• Task statement
Transcribe every entry below word for word, but skip the pictures.

• Supplied data
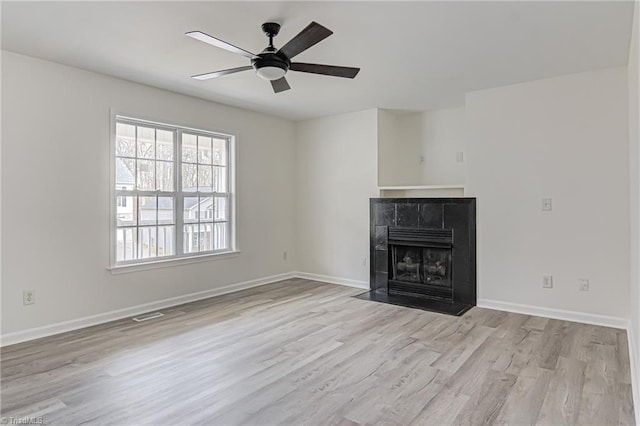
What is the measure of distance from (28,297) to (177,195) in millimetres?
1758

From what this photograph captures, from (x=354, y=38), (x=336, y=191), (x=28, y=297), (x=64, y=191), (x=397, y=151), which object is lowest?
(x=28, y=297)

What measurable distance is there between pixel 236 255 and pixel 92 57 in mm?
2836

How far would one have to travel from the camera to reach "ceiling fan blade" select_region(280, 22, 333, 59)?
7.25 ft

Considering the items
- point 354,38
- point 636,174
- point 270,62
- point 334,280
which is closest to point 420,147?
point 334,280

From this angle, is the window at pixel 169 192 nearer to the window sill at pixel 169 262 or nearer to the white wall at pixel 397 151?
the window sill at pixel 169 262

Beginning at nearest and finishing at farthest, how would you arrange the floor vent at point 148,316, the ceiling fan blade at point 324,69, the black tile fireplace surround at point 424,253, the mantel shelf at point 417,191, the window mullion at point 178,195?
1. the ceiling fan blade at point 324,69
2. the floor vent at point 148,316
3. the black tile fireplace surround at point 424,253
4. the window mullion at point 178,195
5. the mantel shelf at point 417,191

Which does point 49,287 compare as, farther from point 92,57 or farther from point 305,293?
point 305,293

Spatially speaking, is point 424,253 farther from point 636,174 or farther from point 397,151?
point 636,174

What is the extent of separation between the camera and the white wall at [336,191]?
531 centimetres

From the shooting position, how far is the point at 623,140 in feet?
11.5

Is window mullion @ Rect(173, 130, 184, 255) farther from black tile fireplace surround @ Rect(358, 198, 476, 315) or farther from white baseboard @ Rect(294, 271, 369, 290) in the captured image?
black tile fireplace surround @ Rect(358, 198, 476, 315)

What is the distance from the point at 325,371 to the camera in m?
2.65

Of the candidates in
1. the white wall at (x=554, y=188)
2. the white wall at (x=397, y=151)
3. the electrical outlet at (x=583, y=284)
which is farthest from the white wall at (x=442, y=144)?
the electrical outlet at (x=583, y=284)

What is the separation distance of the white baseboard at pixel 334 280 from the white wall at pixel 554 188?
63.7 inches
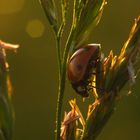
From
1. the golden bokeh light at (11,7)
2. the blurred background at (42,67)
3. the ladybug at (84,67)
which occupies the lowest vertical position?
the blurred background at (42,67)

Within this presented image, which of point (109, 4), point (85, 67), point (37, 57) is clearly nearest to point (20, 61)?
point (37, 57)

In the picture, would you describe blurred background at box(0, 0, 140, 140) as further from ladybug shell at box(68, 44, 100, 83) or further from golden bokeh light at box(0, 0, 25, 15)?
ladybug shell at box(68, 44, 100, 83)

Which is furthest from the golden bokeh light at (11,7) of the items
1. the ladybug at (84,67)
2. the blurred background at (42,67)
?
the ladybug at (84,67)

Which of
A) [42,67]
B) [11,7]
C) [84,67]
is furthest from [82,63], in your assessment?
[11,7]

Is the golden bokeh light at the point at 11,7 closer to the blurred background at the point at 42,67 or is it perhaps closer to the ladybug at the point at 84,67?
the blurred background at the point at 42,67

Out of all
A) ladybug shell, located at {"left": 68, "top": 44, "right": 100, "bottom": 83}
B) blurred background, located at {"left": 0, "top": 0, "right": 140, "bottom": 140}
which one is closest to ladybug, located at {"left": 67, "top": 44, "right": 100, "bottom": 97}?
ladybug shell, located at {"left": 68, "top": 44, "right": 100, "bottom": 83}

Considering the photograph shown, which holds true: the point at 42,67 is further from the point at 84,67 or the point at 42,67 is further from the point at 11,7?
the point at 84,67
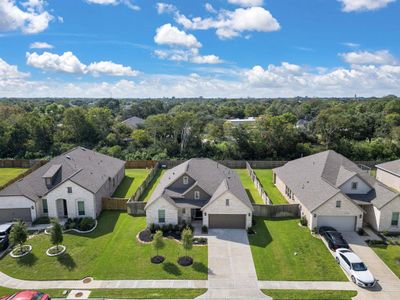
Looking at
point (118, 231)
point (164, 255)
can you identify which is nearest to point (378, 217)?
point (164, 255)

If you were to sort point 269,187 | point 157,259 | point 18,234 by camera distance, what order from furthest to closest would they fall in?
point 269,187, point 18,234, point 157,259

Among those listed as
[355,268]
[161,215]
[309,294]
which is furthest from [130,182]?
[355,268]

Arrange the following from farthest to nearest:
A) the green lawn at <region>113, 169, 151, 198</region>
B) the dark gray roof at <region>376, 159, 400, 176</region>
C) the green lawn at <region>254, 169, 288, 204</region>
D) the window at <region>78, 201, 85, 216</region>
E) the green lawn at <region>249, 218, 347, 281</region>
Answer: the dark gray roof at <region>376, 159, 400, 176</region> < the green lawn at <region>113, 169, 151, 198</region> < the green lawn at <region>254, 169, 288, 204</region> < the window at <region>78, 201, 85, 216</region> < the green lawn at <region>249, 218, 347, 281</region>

• Solution to this problem
What is the measure of distance from (28,297) to (177,195) in millimetres?
1758

From what this photograph captures, from (x=354, y=38), (x=336, y=191), (x=28, y=297), (x=64, y=191), (x=397, y=151), which object is lowest?
(x=28, y=297)

What measurable distance is there between pixel 236 255 and pixel 92 57 in mm?
2836

How far would one have to travel from the camera to reach "ceiling fan blade" select_region(280, 22, 333, 59)?
7.25 ft

Considering the items
- point 354,38
- point 636,174
- point 270,62
- point 334,280
which is closest to point 420,147?
point 334,280

From this angle, is the window at pixel 169 192 nearer to the window sill at pixel 169 262 or nearer to the white wall at pixel 397 151?
the window sill at pixel 169 262

Beginning at nearest and finishing at farthest, how would you arrange the floor vent at point 148,316, the ceiling fan blade at point 324,69, the black tile fireplace surround at point 424,253, the mantel shelf at point 417,191, the window mullion at point 178,195?
1. the ceiling fan blade at point 324,69
2. the floor vent at point 148,316
3. the black tile fireplace surround at point 424,253
4. the window mullion at point 178,195
5. the mantel shelf at point 417,191

Which does point 49,287 compare as, farther from point 92,57 or farther from point 305,293?
point 305,293

Spatially speaking, is point 424,253 farther from point 636,174 or farther from point 397,151?
point 636,174

What is the extent of separation between the camera and the white wall at [336,191]?
531 centimetres

From the shooting position, how far is the point at 623,140 in feet?
11.5

Is window mullion @ Rect(173, 130, 184, 255) farther from black tile fireplace surround @ Rect(358, 198, 476, 315) or farther from white baseboard @ Rect(294, 271, 369, 290) in the captured image?
black tile fireplace surround @ Rect(358, 198, 476, 315)

What is the distance from the point at 325,371 to the camera in m?
2.65

Of the candidates in
1. the white wall at (x=554, y=188)
2. the white wall at (x=397, y=151)
3. the electrical outlet at (x=583, y=284)
which is farthest from the white wall at (x=442, y=144)?
the electrical outlet at (x=583, y=284)

What is the separation distance of the white baseboard at pixel 334 280 from the white wall at pixel 554 188?
63.7 inches
From
1. the golden bokeh light at (11,7)
2. the blurred background at (42,67)
3. the ladybug at (84,67)
which occupies the lowest vertical position?
the blurred background at (42,67)

Within this presented image, which of point (109, 4), point (85, 67), point (37, 57) is clearly nearest to point (20, 61)?
point (37, 57)

In the picture, would you describe blurred background at box(0, 0, 140, 140) as further from ladybug shell at box(68, 44, 100, 83) or further from golden bokeh light at box(0, 0, 25, 15)?
ladybug shell at box(68, 44, 100, 83)

Which is furthest from the golden bokeh light at (11,7) of the items
1. the ladybug at (84,67)
2. the blurred background at (42,67)
?
the ladybug at (84,67)

Which of
A) [42,67]
B) [11,7]
C) [84,67]
is furthest from [82,63], in your assessment?
[11,7]

Is the golden bokeh light at the point at 11,7 closer to the blurred background at the point at 42,67 or is it perhaps closer to the ladybug at the point at 84,67?
the blurred background at the point at 42,67

Out of all
A) ladybug shell, located at {"left": 68, "top": 44, "right": 100, "bottom": 83}
B) blurred background, located at {"left": 0, "top": 0, "right": 140, "bottom": 140}
which one is closest to ladybug, located at {"left": 67, "top": 44, "right": 100, "bottom": 97}?
ladybug shell, located at {"left": 68, "top": 44, "right": 100, "bottom": 83}

Considering the photograph shown, which holds true: the point at 42,67 is further from the point at 84,67 or the point at 42,67 is further from the point at 11,7?
the point at 84,67
Looking at
point (118, 231)
point (164, 255)
can you identify which is nearest to point (378, 217)?
point (164, 255)

If you were to sort point 269,187 | point 157,259 | point 18,234 by camera distance, what order from furthest to closest would they fall in?
point 269,187, point 18,234, point 157,259

Among those listed as
[355,268]
[161,215]
[309,294]
which is furthest from [130,182]?
[355,268]

Arrange the following from farthest to nearest:
A) the green lawn at <region>113, 169, 151, 198</region>
B) the dark gray roof at <region>376, 159, 400, 176</region>
C) the green lawn at <region>254, 169, 288, 204</region>
D) the window at <region>78, 201, 85, 216</region>
E) the green lawn at <region>249, 218, 347, 281</region>
Answer: the dark gray roof at <region>376, 159, 400, 176</region> < the green lawn at <region>113, 169, 151, 198</region> < the green lawn at <region>254, 169, 288, 204</region> < the window at <region>78, 201, 85, 216</region> < the green lawn at <region>249, 218, 347, 281</region>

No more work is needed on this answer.